§ Objective
Find the line that contains "As we can see". Repeat that line and all lines following it, exactly, through the end of the listing below.
━━━━━━
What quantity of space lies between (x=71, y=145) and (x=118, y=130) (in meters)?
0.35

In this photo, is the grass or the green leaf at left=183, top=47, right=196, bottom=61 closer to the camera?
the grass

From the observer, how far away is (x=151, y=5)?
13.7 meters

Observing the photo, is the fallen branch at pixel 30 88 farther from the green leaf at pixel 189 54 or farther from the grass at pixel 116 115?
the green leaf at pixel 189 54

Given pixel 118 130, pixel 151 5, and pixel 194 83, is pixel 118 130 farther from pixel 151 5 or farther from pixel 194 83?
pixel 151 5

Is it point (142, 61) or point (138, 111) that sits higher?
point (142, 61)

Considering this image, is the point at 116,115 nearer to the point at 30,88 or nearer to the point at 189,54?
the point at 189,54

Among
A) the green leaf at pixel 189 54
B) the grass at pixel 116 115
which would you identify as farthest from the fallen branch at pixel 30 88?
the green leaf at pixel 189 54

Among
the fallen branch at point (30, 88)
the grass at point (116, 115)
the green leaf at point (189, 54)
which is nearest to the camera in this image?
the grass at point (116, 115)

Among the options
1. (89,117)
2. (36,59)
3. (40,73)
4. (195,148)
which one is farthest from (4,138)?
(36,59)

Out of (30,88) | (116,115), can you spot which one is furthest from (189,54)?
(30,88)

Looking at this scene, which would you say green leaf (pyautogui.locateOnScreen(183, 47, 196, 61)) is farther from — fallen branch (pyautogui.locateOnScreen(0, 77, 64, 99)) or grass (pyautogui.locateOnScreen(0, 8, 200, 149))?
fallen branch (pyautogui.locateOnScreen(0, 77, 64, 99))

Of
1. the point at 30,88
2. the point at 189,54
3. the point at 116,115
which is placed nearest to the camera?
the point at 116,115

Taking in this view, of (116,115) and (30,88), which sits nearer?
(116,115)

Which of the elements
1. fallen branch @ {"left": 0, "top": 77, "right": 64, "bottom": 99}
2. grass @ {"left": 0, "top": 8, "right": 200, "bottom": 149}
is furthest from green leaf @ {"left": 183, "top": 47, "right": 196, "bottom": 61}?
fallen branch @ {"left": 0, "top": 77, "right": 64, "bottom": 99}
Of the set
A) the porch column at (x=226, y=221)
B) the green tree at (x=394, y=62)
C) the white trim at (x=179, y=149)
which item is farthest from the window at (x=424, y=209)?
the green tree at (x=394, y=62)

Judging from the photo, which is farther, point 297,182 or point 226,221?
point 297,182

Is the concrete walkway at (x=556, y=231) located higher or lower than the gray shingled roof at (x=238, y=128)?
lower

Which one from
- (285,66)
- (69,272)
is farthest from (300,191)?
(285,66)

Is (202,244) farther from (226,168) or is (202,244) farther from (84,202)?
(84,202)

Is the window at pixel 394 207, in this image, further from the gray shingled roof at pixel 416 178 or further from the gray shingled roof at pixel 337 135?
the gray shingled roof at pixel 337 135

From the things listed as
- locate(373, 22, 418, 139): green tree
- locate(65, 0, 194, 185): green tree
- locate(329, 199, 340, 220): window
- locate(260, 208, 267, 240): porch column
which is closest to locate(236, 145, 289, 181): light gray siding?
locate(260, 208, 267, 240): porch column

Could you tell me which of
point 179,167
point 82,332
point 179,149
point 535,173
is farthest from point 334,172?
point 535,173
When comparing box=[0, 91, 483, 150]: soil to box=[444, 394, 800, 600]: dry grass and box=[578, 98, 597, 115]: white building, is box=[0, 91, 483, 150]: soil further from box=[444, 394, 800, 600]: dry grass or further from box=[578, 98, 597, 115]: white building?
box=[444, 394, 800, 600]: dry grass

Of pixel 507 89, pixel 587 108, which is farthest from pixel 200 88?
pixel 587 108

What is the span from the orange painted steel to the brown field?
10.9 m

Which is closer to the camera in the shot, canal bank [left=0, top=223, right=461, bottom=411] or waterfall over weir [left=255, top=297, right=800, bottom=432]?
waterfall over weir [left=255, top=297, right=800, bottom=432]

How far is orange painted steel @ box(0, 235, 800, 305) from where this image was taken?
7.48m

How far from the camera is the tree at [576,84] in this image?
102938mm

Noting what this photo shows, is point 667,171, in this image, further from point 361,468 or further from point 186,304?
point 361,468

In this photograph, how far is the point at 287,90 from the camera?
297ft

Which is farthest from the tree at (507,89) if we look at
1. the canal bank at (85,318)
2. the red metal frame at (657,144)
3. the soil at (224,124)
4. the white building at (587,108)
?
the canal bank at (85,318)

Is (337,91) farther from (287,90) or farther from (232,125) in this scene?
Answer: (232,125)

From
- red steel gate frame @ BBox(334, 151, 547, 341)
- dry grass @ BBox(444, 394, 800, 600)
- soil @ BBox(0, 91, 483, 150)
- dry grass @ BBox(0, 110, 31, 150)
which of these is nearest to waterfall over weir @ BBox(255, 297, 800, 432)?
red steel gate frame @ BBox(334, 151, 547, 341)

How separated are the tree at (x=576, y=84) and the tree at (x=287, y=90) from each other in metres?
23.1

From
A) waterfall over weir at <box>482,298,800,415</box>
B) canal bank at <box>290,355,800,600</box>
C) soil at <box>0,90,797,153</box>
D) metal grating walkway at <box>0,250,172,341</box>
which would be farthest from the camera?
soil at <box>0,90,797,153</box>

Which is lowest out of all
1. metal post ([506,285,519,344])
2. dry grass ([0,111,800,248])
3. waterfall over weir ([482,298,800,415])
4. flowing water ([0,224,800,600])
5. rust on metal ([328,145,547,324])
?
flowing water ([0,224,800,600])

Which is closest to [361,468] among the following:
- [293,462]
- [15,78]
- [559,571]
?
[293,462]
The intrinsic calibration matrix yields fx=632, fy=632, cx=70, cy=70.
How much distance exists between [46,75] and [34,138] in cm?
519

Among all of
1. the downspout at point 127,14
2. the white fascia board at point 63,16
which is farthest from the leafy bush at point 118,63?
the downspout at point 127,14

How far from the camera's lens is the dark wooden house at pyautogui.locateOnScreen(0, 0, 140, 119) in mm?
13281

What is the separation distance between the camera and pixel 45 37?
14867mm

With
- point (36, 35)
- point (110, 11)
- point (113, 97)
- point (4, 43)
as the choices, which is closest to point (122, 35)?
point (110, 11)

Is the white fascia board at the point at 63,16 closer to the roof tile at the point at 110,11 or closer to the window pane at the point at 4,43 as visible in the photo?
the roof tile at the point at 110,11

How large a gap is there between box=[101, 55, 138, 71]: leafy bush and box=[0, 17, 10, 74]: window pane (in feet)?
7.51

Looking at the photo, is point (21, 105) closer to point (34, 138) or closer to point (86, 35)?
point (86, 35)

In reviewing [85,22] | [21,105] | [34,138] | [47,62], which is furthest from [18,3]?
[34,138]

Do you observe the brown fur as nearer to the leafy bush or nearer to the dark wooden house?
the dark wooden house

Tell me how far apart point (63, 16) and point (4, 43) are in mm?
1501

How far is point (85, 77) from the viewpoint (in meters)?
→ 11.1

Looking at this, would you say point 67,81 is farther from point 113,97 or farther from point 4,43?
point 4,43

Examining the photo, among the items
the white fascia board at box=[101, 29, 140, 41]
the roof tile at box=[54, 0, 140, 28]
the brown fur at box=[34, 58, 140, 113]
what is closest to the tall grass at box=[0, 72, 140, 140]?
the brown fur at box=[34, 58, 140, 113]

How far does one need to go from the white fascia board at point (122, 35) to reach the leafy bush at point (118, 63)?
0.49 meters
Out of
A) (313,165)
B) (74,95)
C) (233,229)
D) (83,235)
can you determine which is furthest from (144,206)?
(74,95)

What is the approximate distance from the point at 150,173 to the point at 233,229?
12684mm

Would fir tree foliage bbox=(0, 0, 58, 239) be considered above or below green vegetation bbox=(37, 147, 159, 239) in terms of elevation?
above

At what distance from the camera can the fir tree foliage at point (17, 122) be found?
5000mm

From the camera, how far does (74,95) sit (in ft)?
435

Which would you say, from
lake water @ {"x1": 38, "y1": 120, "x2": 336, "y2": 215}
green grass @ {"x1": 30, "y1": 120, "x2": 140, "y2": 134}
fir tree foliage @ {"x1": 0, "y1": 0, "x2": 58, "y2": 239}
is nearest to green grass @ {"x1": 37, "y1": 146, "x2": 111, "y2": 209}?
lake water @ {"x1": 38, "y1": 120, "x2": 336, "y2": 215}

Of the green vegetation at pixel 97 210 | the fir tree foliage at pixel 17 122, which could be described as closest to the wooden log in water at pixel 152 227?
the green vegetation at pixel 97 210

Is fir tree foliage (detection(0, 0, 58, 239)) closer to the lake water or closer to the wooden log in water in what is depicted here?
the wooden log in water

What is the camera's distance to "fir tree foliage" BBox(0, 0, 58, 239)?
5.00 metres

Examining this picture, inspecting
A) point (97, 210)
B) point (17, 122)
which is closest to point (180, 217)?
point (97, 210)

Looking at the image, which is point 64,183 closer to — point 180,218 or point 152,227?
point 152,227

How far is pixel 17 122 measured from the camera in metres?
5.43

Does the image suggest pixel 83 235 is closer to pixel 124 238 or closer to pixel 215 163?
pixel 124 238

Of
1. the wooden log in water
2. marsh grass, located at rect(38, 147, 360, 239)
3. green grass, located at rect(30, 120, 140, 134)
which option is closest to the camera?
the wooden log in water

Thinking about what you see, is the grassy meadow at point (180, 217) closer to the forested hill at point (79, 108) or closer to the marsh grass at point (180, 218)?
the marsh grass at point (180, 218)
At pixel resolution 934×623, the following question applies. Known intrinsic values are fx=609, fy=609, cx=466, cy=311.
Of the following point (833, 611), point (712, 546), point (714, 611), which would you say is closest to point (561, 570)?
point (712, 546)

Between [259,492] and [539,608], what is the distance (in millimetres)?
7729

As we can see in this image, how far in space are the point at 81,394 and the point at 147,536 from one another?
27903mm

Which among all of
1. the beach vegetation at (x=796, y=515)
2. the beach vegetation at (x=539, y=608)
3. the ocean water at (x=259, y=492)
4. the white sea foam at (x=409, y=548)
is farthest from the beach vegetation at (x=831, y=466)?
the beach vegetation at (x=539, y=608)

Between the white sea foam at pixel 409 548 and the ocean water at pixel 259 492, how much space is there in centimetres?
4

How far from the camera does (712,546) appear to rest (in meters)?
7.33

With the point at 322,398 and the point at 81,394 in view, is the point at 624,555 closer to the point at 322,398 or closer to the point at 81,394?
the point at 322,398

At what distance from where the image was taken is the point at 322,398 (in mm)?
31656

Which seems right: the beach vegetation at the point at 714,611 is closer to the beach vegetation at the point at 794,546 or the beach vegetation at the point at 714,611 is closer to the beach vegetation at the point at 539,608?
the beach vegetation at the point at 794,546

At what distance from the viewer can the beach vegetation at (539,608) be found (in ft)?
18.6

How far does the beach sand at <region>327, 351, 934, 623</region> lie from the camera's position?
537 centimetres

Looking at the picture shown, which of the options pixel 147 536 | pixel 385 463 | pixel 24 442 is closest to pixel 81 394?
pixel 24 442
━━━━━━
§ Output of the exercise
As we can see in this image, how far in space are the point at 81,394 and the point at 147,536 from one another?
27903mm

Which among all of
1. the beach vegetation at (x=796, y=515)
2. the beach vegetation at (x=539, y=608)
3. the ocean water at (x=259, y=492)
4. the white sea foam at (x=409, y=548)
is farthest from the beach vegetation at (x=831, y=466)?
the beach vegetation at (x=539, y=608)

Between the white sea foam at pixel 409 548 and the ocean water at pixel 259 492, how much space is there in centimetres?
4

How far from the camera does (712,546) appear to rest (in meters)?
7.33

With the point at 322,398 and the point at 81,394 in view, is the point at 624,555 closer to the point at 322,398 or closer to the point at 81,394?
the point at 322,398

At what distance from where the image was taken is the point at 322,398 (in mm)?
31656

Which seems right: the beach vegetation at the point at 714,611 is closer to the beach vegetation at the point at 794,546 or the beach vegetation at the point at 714,611 is closer to the beach vegetation at the point at 539,608?
the beach vegetation at the point at 794,546

At what distance from the viewer can the beach vegetation at (539,608) be found (in ft)?
18.6

How far does the beach sand at <region>327, 351, 934, 623</region> lie from the camera's position?
537 centimetres

Looking at the picture shown, which of the options pixel 147 536 | pixel 385 463 | pixel 24 442 is closest to pixel 81 394?
pixel 24 442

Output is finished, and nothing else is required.